Tatsächlich enthält der betroffene Kaufvertrag (Präambel sowie § 2 Absatz 1 des Kaufvertrags vom 15. Dezember 2021) aber eine gänzlich unbestimmte Klausel, nach der der „Erwerb zur Neuordnung des Gebiets unter Berücksichtigung naturschutzfachlicher Belange, der Erholungsnutzung für die Allgemeinheit, des Grundwasserschutzes und der Überschwemmungsgebietsverordnung durch Reduzierung schädlicher Nutzungseinflüsse (Bebauungen, Kfz-Verkehr)“ erfolgen soll. Offenkundig zwingt diese Klausel den Bezirk gerade nicht zu der vorgesehenen Beseitigung des Uferweges. Auch zwingt diese Klausel den Bezirk nicht zum beabsichtigten Abriss von rund 95 Prozent der Lauben. Vielmehr steht dem Bezirk ein umfassender Ermessensspielraum zur Erfüllung der Klausel zu, der lediglich durch das Erfordernis der Notwendigkeit der intendierten Maßnahmen eingeschränkt wird.

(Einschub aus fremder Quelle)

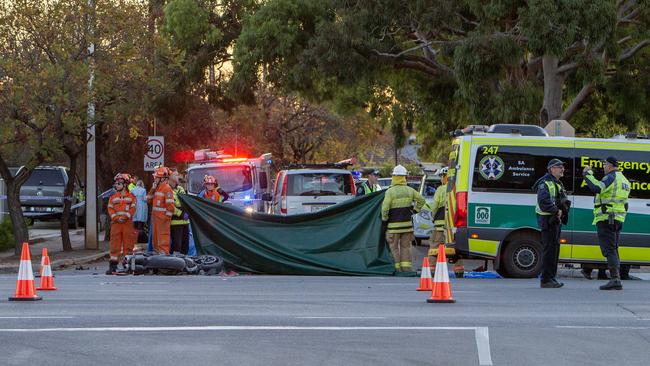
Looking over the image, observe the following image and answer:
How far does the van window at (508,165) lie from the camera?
63.2ft

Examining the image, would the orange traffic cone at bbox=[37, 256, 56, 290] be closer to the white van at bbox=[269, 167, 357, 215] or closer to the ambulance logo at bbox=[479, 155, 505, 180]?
the ambulance logo at bbox=[479, 155, 505, 180]

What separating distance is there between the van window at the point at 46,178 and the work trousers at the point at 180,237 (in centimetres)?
1838

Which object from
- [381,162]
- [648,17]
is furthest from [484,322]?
[381,162]

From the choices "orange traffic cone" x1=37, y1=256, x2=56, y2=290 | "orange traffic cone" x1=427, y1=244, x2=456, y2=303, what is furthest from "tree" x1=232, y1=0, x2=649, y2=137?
"orange traffic cone" x1=37, y1=256, x2=56, y2=290

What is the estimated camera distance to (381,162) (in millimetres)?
113688

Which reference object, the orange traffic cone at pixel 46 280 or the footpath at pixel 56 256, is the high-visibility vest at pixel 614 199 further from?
the footpath at pixel 56 256

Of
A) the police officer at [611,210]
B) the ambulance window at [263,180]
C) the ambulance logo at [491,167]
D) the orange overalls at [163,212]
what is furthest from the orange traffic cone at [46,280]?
the ambulance window at [263,180]

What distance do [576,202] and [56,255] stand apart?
11569mm

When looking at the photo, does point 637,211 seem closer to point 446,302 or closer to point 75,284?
point 446,302

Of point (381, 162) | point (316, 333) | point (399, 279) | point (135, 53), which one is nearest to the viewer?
→ point (316, 333)

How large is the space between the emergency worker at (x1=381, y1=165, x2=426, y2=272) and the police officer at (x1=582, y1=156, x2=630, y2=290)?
3561 millimetres

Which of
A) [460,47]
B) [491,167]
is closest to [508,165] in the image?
[491,167]

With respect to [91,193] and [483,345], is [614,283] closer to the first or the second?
[483,345]

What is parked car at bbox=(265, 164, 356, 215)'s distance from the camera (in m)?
25.9
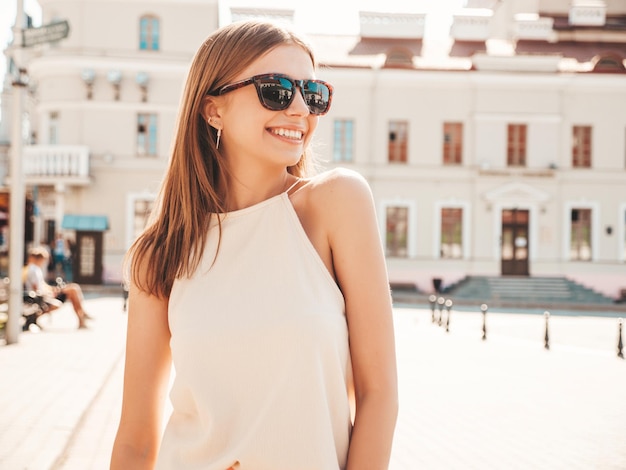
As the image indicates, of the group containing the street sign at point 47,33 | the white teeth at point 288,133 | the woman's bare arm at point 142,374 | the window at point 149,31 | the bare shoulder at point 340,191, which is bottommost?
the woman's bare arm at point 142,374

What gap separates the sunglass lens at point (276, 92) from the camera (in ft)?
6.95

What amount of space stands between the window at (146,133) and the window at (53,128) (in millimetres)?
3549

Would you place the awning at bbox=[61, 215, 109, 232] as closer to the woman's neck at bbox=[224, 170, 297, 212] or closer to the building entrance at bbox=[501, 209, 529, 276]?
the building entrance at bbox=[501, 209, 529, 276]

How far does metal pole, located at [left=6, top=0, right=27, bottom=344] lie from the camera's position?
12.5 metres

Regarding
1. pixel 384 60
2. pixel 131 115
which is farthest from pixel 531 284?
pixel 131 115

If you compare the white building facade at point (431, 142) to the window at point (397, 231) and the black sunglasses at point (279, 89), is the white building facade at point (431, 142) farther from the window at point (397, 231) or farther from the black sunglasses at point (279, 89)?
the black sunglasses at point (279, 89)

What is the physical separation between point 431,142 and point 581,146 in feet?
22.0

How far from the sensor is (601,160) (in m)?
35.2

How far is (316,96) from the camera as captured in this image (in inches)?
87.7

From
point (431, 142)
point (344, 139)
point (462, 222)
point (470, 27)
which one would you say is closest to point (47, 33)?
point (344, 139)

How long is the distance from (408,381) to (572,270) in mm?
26101

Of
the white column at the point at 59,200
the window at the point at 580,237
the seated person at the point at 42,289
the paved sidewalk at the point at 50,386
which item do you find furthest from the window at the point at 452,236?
the seated person at the point at 42,289

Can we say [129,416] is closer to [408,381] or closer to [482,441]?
[482,441]

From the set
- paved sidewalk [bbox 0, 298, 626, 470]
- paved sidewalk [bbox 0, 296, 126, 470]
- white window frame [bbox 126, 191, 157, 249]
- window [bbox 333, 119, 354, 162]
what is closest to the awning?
white window frame [bbox 126, 191, 157, 249]
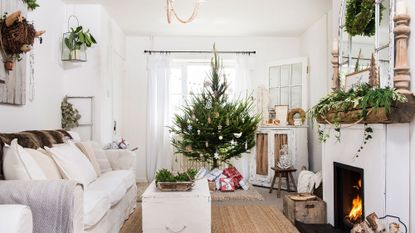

Auf jeden Fall nicht verfangen kann das Argument, der Kaufvertrag zwinge den Bezirk zu den Maßnahmen der Studie. Wenn der Bezirk den nach der Rechtsprechung des Kammergerichts geforderten „öffentlichen Zweck“ vorliegend nicht substanziiert darlegen kann, so kann er diesen Mangel nicht dadurch beseitigen, dass er sich in dem Kaufvertrag (vermeintlich) zur vollständigen Renaturierung und zum vollständigen Abriss der Lauben verpflichtet und nun behauptet, keine Wahl gehabt zu haben. Juristisch betrachtet wäre dies als unzulässiger „Vertrag zu Lasten Dritter“ zu bewerten. Ein Vertrag zu Lasten der Bürgerinnen und Bürger dieser Stadt.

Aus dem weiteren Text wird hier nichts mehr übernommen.